HTTP_STATUS 404 (not found)


Database design

{

short_url: String (search index)

origin_url: String (search index)

}


Use NoSQL Database


High-level design

Please see the high level diagram






Request flows

When client initiates a request, it is first directed to the load balancer, load balancer will assign the request to different servers by round-robin to balance the load between URL servers.


If it's a createShorturl request:

  1. First visit cache, check if the origin_url already exist. If hit cache, return the short_url directly.
  2. If not hit in cache, search in the Database. If the origin_url already in the database, return the short_url directly.
  3. If origin_url is seen the first time, Hash it to form the short_url, store the {short_url, origin_url} in DB. Return the generated short_url.


If it's a getOriginurl request:

  1. First visit cache, if hit cache, return the origin_url directly.
  2. If not hit in cache, search in the Database and return the origin_url.
  3. If not in the database, throw error and return 404 as response.





Detailed component design

Use SHA 256 to hash the (given URL + fixed buffer string), and get the first 7 digits. If hashed value already exists, using the (hashed result + fixed buffer string) to hash again untill we get a unique value.
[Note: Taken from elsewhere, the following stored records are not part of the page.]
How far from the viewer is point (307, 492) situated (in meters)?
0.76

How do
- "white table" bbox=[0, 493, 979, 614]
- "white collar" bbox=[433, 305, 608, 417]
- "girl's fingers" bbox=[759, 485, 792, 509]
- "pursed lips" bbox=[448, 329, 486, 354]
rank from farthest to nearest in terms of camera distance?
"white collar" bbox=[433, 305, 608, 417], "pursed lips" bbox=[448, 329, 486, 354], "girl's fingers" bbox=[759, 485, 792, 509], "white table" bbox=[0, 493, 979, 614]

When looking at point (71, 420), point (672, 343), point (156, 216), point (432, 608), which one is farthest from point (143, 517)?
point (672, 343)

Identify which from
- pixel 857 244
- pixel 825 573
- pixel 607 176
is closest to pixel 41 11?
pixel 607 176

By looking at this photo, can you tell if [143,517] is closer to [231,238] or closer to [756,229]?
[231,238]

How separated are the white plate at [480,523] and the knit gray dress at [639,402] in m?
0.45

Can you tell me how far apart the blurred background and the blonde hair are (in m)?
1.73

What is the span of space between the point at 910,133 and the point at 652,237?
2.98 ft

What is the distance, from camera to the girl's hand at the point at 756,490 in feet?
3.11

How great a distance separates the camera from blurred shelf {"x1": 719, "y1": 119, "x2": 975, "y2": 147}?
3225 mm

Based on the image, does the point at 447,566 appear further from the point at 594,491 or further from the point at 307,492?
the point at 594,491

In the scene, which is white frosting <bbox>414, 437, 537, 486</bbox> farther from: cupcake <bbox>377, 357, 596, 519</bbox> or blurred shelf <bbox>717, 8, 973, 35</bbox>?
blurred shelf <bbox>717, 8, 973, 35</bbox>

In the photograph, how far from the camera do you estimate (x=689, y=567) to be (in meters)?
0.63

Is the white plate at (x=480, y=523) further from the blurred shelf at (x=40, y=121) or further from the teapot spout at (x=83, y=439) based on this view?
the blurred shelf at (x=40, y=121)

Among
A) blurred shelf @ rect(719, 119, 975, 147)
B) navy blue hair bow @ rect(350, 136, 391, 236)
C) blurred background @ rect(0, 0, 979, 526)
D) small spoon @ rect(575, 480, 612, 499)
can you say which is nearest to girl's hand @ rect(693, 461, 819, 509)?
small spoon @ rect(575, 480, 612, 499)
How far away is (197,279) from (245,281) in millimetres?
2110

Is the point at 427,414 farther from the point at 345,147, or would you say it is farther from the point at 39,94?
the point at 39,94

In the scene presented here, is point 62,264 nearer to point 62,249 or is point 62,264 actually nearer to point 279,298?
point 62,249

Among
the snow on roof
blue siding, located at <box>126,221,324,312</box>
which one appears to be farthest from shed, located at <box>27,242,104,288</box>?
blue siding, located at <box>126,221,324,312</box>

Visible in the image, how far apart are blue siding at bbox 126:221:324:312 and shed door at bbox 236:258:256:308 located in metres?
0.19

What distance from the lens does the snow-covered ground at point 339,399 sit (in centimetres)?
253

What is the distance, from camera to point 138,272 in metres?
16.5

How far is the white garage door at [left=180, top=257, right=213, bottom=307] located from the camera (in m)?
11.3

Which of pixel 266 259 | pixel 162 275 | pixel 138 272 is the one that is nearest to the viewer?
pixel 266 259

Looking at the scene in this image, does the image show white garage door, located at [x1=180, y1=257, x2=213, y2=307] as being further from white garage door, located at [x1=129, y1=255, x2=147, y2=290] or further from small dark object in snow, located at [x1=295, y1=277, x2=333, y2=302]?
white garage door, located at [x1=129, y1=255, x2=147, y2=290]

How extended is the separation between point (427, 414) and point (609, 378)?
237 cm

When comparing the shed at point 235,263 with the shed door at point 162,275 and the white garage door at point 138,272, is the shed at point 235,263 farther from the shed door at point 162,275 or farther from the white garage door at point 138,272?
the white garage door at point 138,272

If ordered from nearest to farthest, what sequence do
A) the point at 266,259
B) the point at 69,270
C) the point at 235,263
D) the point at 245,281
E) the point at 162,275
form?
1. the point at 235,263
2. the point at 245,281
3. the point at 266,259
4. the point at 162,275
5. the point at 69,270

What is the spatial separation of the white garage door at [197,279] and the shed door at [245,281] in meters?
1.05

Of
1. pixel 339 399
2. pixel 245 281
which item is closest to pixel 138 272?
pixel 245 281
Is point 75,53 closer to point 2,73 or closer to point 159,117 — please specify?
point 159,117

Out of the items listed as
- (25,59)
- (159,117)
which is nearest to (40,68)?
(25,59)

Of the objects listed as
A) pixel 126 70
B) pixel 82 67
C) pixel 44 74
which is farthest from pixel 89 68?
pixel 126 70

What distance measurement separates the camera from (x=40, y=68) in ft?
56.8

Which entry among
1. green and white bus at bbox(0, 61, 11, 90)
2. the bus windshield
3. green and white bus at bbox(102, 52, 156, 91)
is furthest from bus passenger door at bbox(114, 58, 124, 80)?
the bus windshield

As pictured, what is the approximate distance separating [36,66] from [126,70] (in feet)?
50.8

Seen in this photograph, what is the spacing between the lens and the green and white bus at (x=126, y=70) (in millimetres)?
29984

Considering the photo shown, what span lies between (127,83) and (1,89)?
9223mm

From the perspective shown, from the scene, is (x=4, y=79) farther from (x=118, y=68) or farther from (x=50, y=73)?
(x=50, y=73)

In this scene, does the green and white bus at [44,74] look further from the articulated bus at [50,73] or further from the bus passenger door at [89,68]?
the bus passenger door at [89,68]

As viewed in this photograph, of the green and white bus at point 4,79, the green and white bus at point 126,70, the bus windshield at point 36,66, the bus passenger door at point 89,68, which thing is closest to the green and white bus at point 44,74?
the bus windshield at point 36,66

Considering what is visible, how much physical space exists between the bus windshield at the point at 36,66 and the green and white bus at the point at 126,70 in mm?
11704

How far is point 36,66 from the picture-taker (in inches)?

We can use both uppercase, lowercase and digits for the hash function, so we can generate (26+26+10)^7 = 3500B unique URLs.




Trade offs/Tech choices

Database SQL vs NoSQL - I choose NoSQL based on following reasons:

High scalability, can do horizontal scaling.

The data is just a pair of URLs, no stroing relation with other data.

Supports fast read and write.

More affordable for large volumn data.


Cache Stratergy:

  1. Cache aside: If there's a cache miss, get data from DB and add an entry for the cache, then return the result.
  2. Pros: Very fast if we hit the cache, but it depends on how the invalidation mechanism goes.
  3. Cons: A cache miss will introduce extra steps, which costs more time.
  4. Write through: Whenever a new entry coming in, it writes into the cache and database simultanously.
  5. Pros: High consistency.
  6. Cons: Slower than cache aside.
  7. Write back: write to cache first, then async write to DB.
  8. Pros: high write speed for write-heavy system.
  9. Cons: Data might be inconsistency, and if cache server down before sending the data to DB, it will cause data loss.

Based on the pros and cons, I'd like to use cache aside combine with a suitable invalidation mechanism in this system.


Cache invalidation mechanism:

  1. Least-recently use
  2. Least-frequently use

It kind of depends on the user habit, if the analytics shows that some of the short_urls are very often to request, we might want to apply Least-frequently use. If the analytics shows that user prefer to request recently generated urls, then we might want to apply LRU.



Failure scenarios/bottlenecks

Single load balancer could be the single point of failure



Future improvements

To robust the system we could introduce more load balancers.